A pesquisa, baseada em dados da Pnad Contínua do IBGE, indica que jovens de 18 a 29 anos em ocupações com maior exposição à IA têm uma probabilidade cerca de 5% menor de estarem empregados quando comparados a um cenário sem essa influência tecnológica.
Pontos chave do estudo:
- A Inteligência Artificial já diminui as oportunidades de emprego no Brasil, segundo pesquisa da FGV.
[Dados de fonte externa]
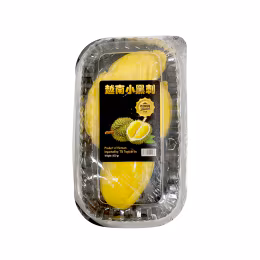 Durian Meat (~500g)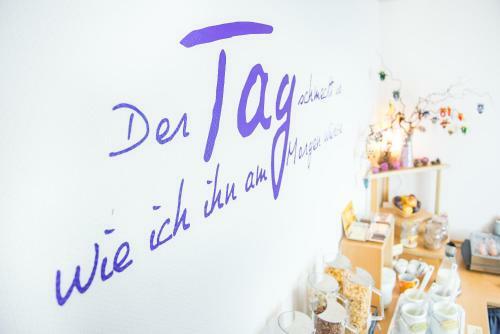 Tiptop Hotel Burgblick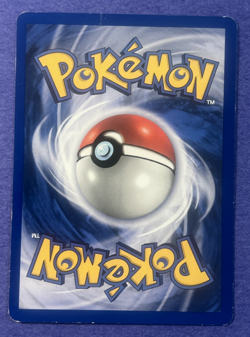 1999 Pokemon Wigglytuff Stage 1 16/64 Small Crease - Image 2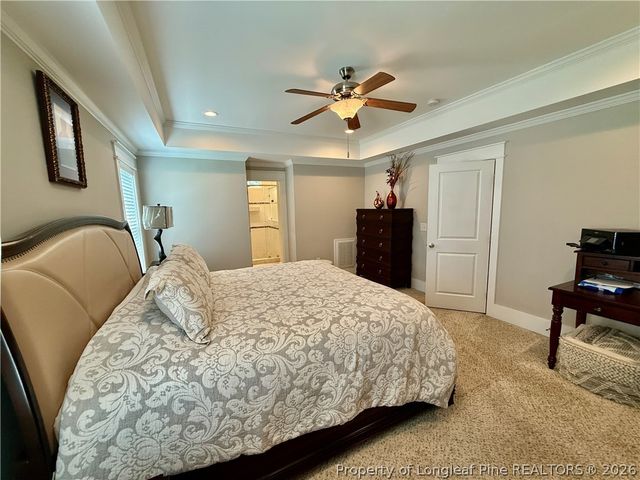 24 Banning Drive, Whispering Pines, NC 28327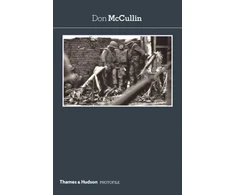 KNYGA Don McCullin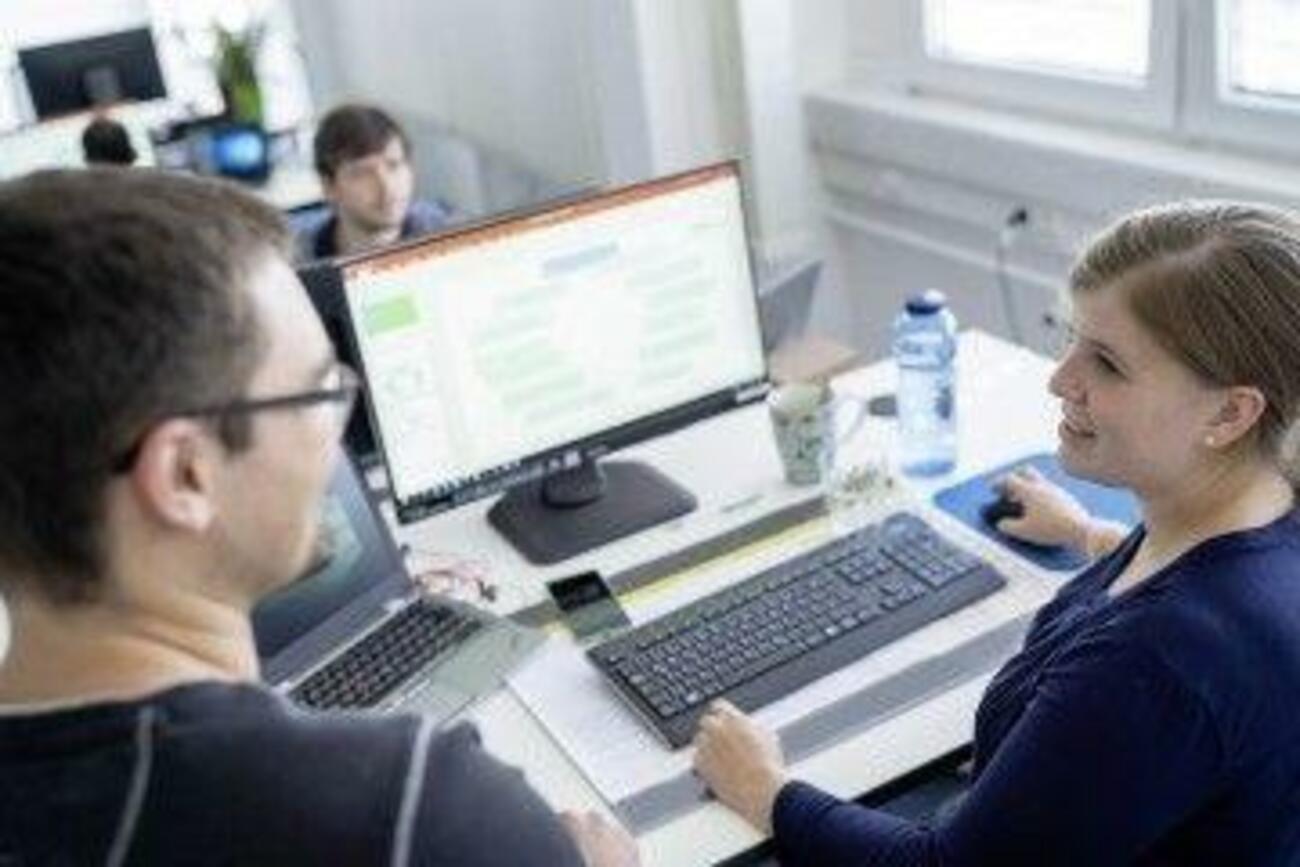 Volkswagen entra en empresa algoritmos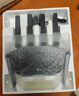 普联（TP-LINK）大道路由器7DR6430 BE6400 5G WiFi7千兆双频家用高速穿墙 2.4G wifi6无线 2.5G网口 游戏加速 实拍图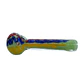 Pipa Pyrex Riot 17- Top Smoke - Miniatura 4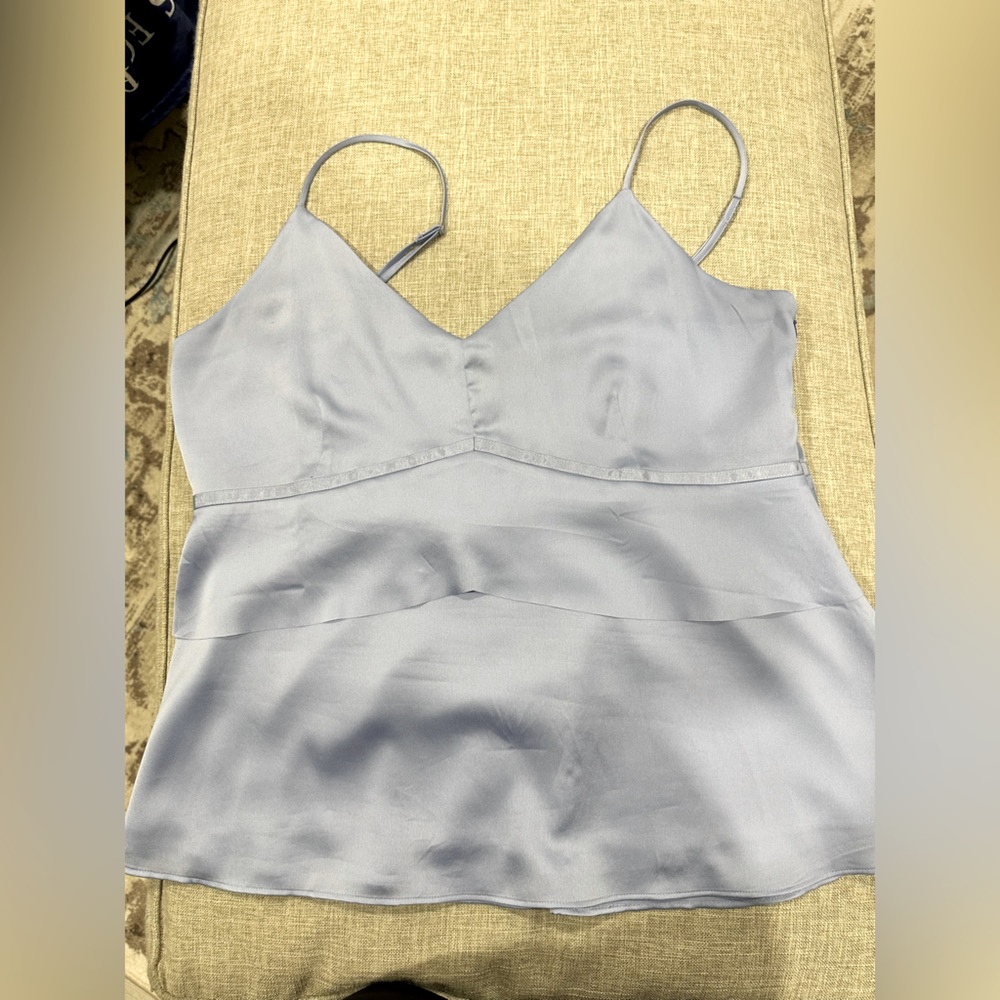 Banana republic camisole top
- O grupo de jovens entre 18 e 29 anos é o mais atingido por essa tendência.
Detalhes da Pesquisa:
Para chegar a essas conclusões, o estudo comparou perfis de trabalhadores em 2022, antes da popularização de ferramentas como o ChatGPT, e em 2025. A diferença crucial entre os grupos analisados era o nível de exposição à inteligência artificial, com foco em setores como serviços de informação e o mercado financeiro.
Os resultados mostram que, após a disseminação da IA, trabalhadores em profissões mais expostas à tecnologia registraram uma maior queda no número de empregos. Além disso, a renda desses indivíduos foi aproximadamente 7% menor.
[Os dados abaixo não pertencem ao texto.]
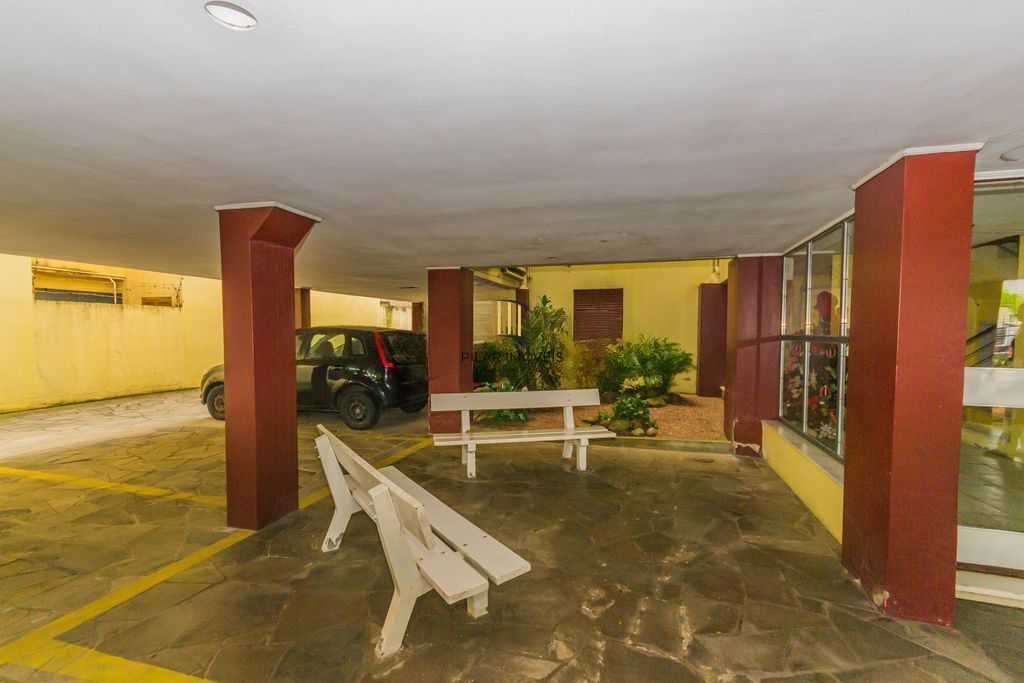 Apartamento 2 dorms à venda Rua Anita Garibaldi, Boa Vista - Porto Alegre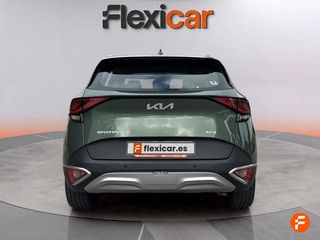 Kia Sportage 1.6 T-GDi PHEV 198kW (265CV) Drive 4x4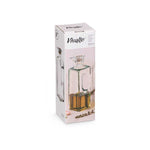 Ölfläschchen Vivalto YHP-SZ36/BHA1 Durchsichtig Glas 330 ml (24 Stück)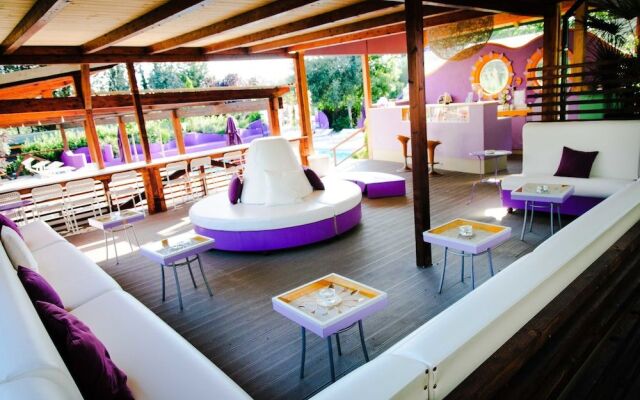 Ille Roif Resort & SPA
Duque explica que a IA demonstra grande eficiência em tarefas de entrada e padronizadas, como funções administrativas e de suporte, que frequentemente marcam o início da carreira de muitos jovens. Essas tarefas, por serem mais automatizáveis, tornam-se mais vulneráveis à substituição tecnológica.
Em contrapartida, o impacto da IA na empregabilidade de faixas etárias mais velhas é significativamente menor. O pesquisador observa que trabalhadores mais experientes tendem a focar em tomada de decisões, uma capacidade que a IA ainda não replica com a mesma desenvoltura.
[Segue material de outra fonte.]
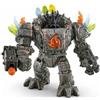schleich ELDRADOR CREATURES 42549 action figure giocattolo (Schleich Eldrador Cr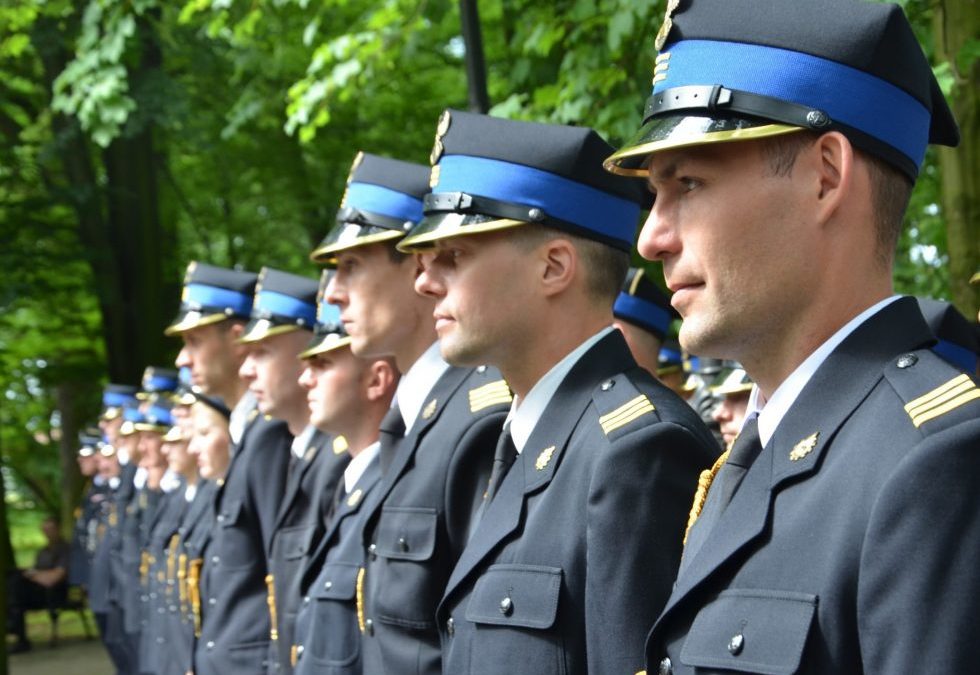Międzynarodowy Dzień Strażaka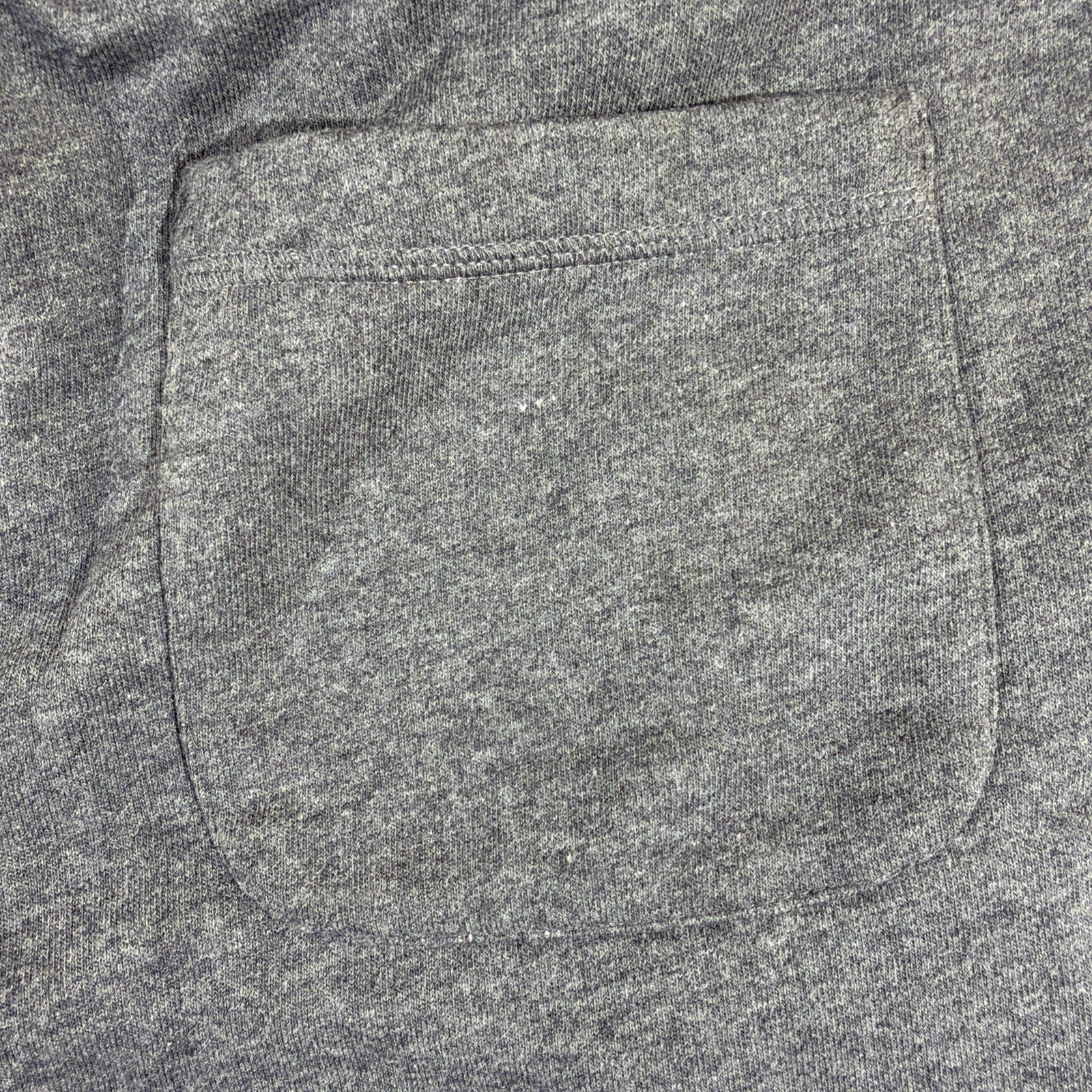 Champion NWT XL Gray Shorts Athletics Granite Heather Sportswear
As estimativas, embora baseadas em um período de observação curto e dados preliminares sobre a exposição das profissões à IA, já apontam para um impacto considerável. Duque adverte que, a longo prazo, todos os tipos de trabalho serão afetados, embora em graus variados.
Este estudo aprofunda um levantamento anterior que estimou que cerca de 30 milhões de brasileiros (quase 30% da força de trabalho) estavam em ocupações com algum nível de exposição à inteligência artificial generativa. Desses, aproximadamente 5,2 milhões estavam em funções de alta exposição, concentrados entre os mais jovens, com maior escolaridade e atuantes em serviços, especialmente nas áreas de informação, comunicação e finanças.